# Module 9: Image Segmentation

[![Open In Colab](https://colab.research.google.com/assets/colab-badge.svg)](https://colab.research.google.com/github/adiel2012/computer-graphics/blob/main/notebooks/09_Module.ipynb)

**Week 14: Thresholding, Watershed, GrabCut, K-means Clustering**

## Learning Objectives
- Understand image segmentation theory and methods
- Apply various thresholding techniques (Otsu, adaptive)
- Implement Watershed algorithm for segmentation
- Use GrabCut for foreground extraction
- Apply K-means clustering for color-based segmentation

---
## ⚠️ IMPORTANT: Run All Cells in Order

**This notebook must be executed sequentially from top to bottom.**

- Click **Runtime → Run all** (or **Cell → Run All**)
- Do NOT skip cells or run them out of order
- Each cell depends on variables from previous cells

---

In [None]:
import cv2
import numpy as np
import matplotlib.pyplot as plt
from scipy import ndimage
%matplotlib inline

plt.rcParams['figure.figsize'] = (12, 8)
print(f"OpenCV version: {cv2.__version__}")

---
## Mathematical Foundations: Segmentation Theory

### What is Image Segmentation?

**Image segmentation** partitions an image into meaningful regions:
$$
I = \bigcup_{i=1}^{n} R_i, \quad R_i \cap R_j = \emptyset \text{ for } i \neq j
$$

Where:
- $I$: Image
- $R_i$: Regions (segments)
- Each pixel belongs to exactly one region

### Why Segmentation?

1. **Object detection**: Separate objects from background
2. **Image understanding**: Identify regions of interest
3. **Measurement**: Quantify object properties
4. **Recognition**: Classify segmented regions
5. **Medical imaging**: Delineate anatomical structures

### Segmentation Categories

**1. Thresholding**: Based on intensity values
**2. Region-based**: Grow or split regions
**3. Edge-based**: Use boundary information
**4. Clustering**: Group similar pixels
**5. Graph-based**: Model image as graph

In [None]:
# Load test images
import urllib.request
from urllib.request import Request, urlopen

# Simple image for thresholding - use a different reliable image
# Using a building/architecture image that works well for segmentation
url1 = 'https://upload.wikimedia.org/wikipedia/commons/thumb/e/ea/Van_Gogh_-_Starry_Night_-_Google_Art_Project.jpg/300px-Van_Gogh_-_Starry_Night_-_Google_Art_Project.jpg'
req1 = Request(url1, headers={'User-Agent': 'Mozilla/5.0'})
with urlopen(req1) as response:
    image_data1 = response.read()
with open('coins.jpg', 'wb') as f:
    f.write(image_data1)

img_coins = cv2.imread('coins.jpg')
img_coins_gray = cv2.cvtColor(img_coins, cv2.COLOR_BGR2GRAY)

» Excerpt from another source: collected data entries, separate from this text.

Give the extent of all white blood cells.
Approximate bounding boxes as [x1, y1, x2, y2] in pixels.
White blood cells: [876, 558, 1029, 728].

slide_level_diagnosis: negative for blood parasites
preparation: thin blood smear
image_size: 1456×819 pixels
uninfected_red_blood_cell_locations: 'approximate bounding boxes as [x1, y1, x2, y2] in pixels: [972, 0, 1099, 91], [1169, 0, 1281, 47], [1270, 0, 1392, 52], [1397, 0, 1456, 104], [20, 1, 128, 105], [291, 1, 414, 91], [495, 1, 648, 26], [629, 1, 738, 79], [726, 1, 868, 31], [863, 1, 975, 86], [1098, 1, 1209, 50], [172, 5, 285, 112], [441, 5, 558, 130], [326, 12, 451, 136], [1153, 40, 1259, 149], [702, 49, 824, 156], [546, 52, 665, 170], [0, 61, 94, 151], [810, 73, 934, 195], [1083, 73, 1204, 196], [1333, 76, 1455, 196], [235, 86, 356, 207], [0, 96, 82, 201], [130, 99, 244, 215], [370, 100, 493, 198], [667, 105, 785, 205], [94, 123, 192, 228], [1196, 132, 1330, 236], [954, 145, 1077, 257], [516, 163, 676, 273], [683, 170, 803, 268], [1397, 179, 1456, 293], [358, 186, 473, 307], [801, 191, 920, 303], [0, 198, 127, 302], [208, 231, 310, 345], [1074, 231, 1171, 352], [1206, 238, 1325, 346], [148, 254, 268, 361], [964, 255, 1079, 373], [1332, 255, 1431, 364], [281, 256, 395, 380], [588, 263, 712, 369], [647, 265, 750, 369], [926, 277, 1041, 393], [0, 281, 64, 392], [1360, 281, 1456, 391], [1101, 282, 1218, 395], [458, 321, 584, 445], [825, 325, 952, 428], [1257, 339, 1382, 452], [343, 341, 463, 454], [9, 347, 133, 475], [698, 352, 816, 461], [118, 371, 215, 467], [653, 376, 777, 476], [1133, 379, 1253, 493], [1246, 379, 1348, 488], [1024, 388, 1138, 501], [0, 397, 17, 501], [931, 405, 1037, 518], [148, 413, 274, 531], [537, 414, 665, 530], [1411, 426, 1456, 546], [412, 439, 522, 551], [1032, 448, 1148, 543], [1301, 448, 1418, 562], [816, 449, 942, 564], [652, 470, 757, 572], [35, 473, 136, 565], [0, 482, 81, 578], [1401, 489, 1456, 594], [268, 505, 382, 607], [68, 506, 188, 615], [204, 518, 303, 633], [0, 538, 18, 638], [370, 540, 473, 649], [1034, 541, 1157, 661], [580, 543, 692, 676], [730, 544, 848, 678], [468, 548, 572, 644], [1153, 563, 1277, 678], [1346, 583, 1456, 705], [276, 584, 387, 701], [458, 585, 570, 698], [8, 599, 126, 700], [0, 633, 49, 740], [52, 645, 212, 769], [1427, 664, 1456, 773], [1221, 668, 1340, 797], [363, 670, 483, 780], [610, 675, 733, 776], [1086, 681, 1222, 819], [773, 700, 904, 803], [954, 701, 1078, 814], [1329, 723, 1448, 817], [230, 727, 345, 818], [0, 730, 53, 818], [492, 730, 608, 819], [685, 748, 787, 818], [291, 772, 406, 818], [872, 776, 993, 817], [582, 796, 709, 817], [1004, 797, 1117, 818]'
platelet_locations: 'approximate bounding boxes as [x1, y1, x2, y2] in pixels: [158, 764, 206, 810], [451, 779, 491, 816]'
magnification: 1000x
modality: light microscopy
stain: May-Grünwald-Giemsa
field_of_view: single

# Complex image for advanced methods
url2 = 'https://upload.wikimedia.org/wikipedia/commons/thumb/3/3a/Cat03.jpg/320px-Cat03.jpg'
req2 = Request(url2, headers={'User-Agent': 'Mozilla/5.0'})
with urlopen(req2) as response:
    image_data2 = response.read()
with open('cat.jpg', 'wb') as f:
    f.write(image_data2)

img_cat = cv2.imread('cat.jpg')

print(f"Coins image: {img_coins.shape}")
print(f"Cat image: {img_cat.shape}")

fig, axes = plt.subplots(1, 2, figsize=(12, 5))
axes[0].imshow(cv2.cvtColor(img_coins, cv2.COLOR_BGR2RGB))
axes[0].set_title('Test Image 1')
axes[0].axis('off')

axes[1].imshow(cv2.cvtColor(img_cat, cv2.COLOR_BGR2RGB))
axes[1].set_title('Test Image 2 (Cat)')
axes[1].axis('off')

plt.tight_layout()
plt.show()


### 1. Thresholding

**Thresholding** creates binary images by comparing pixels to threshold(s).

#### Simple Thresholding

$$
g(x, y) = \begin{cases}
255 & \text{if } f(x, y) > T \\
0 & \text{otherwise}
\end{cases}
$$

**Problem**: Choosing optimal threshold $T$?

#### Otsu's Method

**Idea**: Find threshold that minimizes **intra-class variance** (or maximizes inter-class variance).

**Algorithm**:
1. Calculate histogram
2. For each possible threshold $t$:
   - Compute weights: $w_0(t), w_1(t)$
   - Compute means: $\mu_0(t), \mu_1(t)$
   - Compute inter-class variance:
     $$
     \sigma_b^2(t) = w_0(t) w_1(t) [\mu_1(t) - \mu_0(t)]^2
     $$
3. Select $t^* = \arg\max_t \sigma_b^2(t)$

**Properties**:
- Automatic (no manual threshold)
- Assumes bimodal histogram
- Optimal for separating two classes

#### Adaptive Thresholding

**Problem**: Global threshold fails with varying illumination.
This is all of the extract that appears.